L’augmentation de la taxation immobilière ne peut que générer les fausses déclarations et encourager le noir. Le volet fiscal est un élément déterminant pour la stabilité des prix sur le long terme afin de donner de la visibilité aux investisseurs.
Le réaménagement de la taxe sur les terrains non bâtis (TTNB) et celui de la taxe sur les profits immobiliers (TPI) suscitent une vive inquiétude chez les promoteurs, qui pensent que cette mesure a eu des effets contradictoires par rapport à ses objectifs, notamment pour ce qui est de la lutte contre la spéculation, l'offre de plus d’assiette foncière et le renflouement des caisses de l’Etat. En effet, la TTNB a connu certains changements dans le cadre de la Loi de Finances 2013. «Après l’introduction des nouvelles dispositions sur la TTNB et la TPI, les propriétaires de terrains deviennent très réticents à les vendre, arguant le coût élevé de la fiscalité. On a introduit de façon tacite une imposition sur le patrimoine», explique-t-on auprès de la Fédération nationale des promoteurs immobiliers (FNPI).
Les promoteurs estiment que l’assiette foncière est considérée comme un stock et doit avoir un traitement fiscal dédié.
Pour ce qui est des nouvelles modalités d’application de la TTNB, la durée de détention du terrain détermine la valeur imposable. 20% si la durée écoulée entre la date d'achat du terrain et celle de sa cession est inférieure à 4 ans; 25% si cette durée est égale au moins à 4 ans et inférieure à 6 ans et 30% si elle est supérieure ou égale à 6 ans.
L’immobilier reste un secteur-phare de l’économie nationale. Avec une évolution constante et dynamique, aidée en cela par le fort intérêt des Marocains à la propriété, il est devenu une niche fiscale pour l’Etat.
«L’Etat considère l’immobilier comme une vache à lait pour ses recettes. Car, il assure des ressources régulières et potentiellement importantes. La pression fiscale générée n’est pas contestée par les citoyens. Seuls les promoteurs de temps à autre, mènent des opérations de lobbying pour défendre leurs intérêts. Même les partis politiques ne se penchent que rarement sur la question. Quand on compare les prix de l’immobilier avec le pouvoir d’achat des Marocains, il y a un déphasage important», souligne Youssef Oubouali, professeur de droit fiscal.
Il explique que «tant que l’informel existe de façon saillante, il est difficile de mettre en place un système fiscal juste et équitable. Le réaménagement de la TPI et de la TTNB ne peut que générer les fausses déclarations et encourager le noir».
Aussi, la charge fiscale n’est-elle pas compatible avec le caractère citoyen du secteur.

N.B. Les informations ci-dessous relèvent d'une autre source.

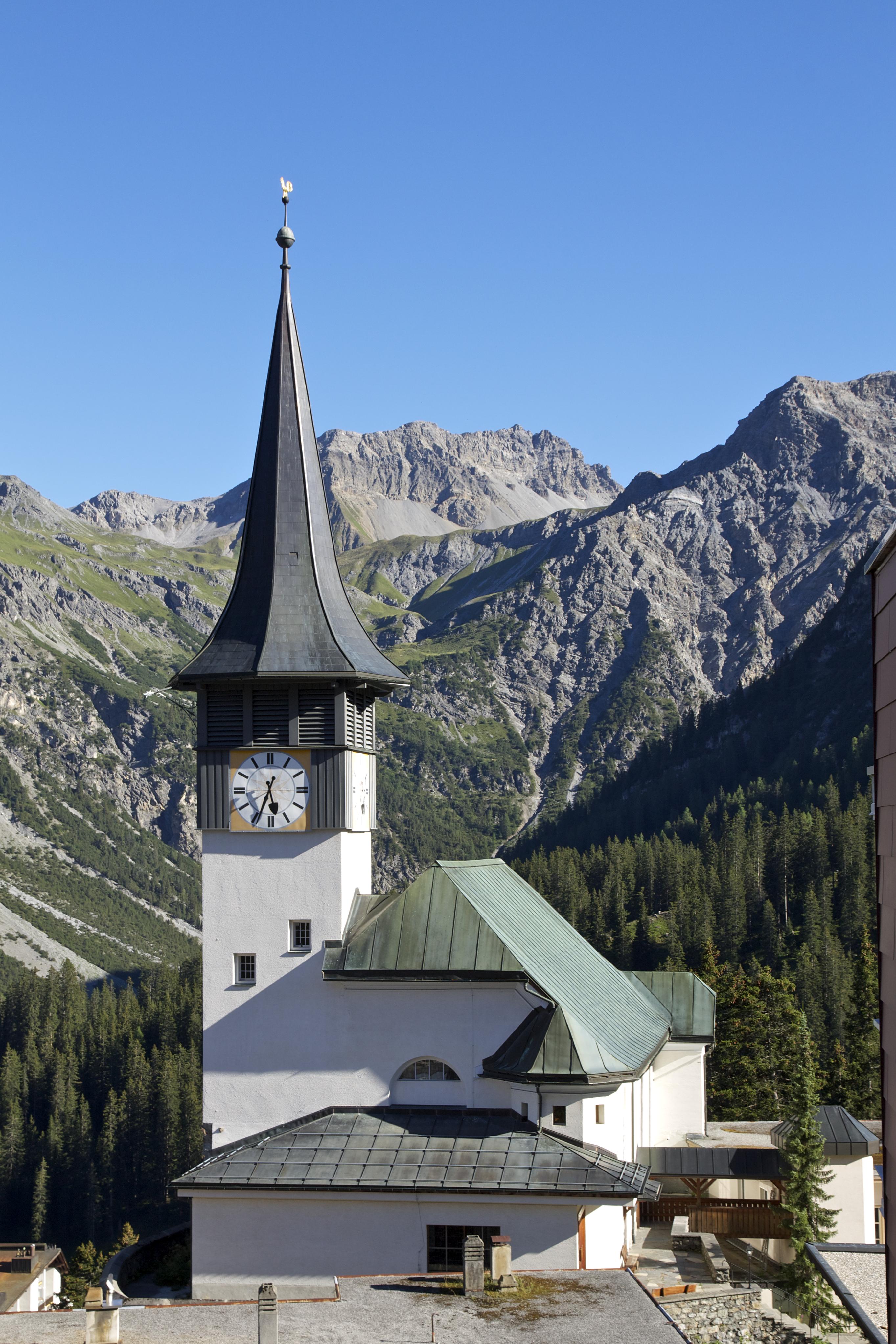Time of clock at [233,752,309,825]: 5:33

De même que les prix de l’immobilier ont connu ces dernières années une flambée record et parfois injustifiable.
«L’Etat est un acteur incontournable dans le secteur de l’immobilier en tant que régulateur et aussi comme investisseur. Le volet fiscal reste déterminant pour encadrer l’activité», affirme Mohamed Alaoui, expert en immobilier.
Il indique que «l’Etat veut augmenter ses recettes fiscales. Il cible toujours les secteurs porteurs comme l’immobilier, mais il a une autre responsabilité en matière de stabilité des prix du logement. Il y a des mesures fiscales qui participent directement à augmenter ces prix. Le modèle allemand est cité en exemple. Ce pays a pu, depuis 10 ans, stabiliser les prix de l’immobilier. Ce qui donne de la visibilité aux investisseurs et aux opérateurs économiques. Au Maroc, la charge fiscale dans l’immobilier est comprise entre 34 et 50%, ce qui est pénalisant. Cela explique l’offre inadéquate avec la demande et ce, malgré l’existence d’un potentiel. Il y a une réflexion basique et courter-miste de nos décideurs. Avec la pression des impôts, on tue à terme les transactions immobilières. Heureusement que le marché de l’emploi est stable, autrement on se serait dirigé vers le scénario espagnol avec des défauts de payement, une crise financière et une autre de l’immobilier. L’Etat doit réagir et anticiper les effets négatifs d’une taxation trop lourde».
Les indicateurs sur le terrain montrent clairement que le secteur est en perte de vitesse. Les mises en chantier au terme de l’année 2015 ont connu une nette régression, avec une baisse de 28%. Les recettes de l’Etat aussi bien pour la TTNB que la TPI sont impactées.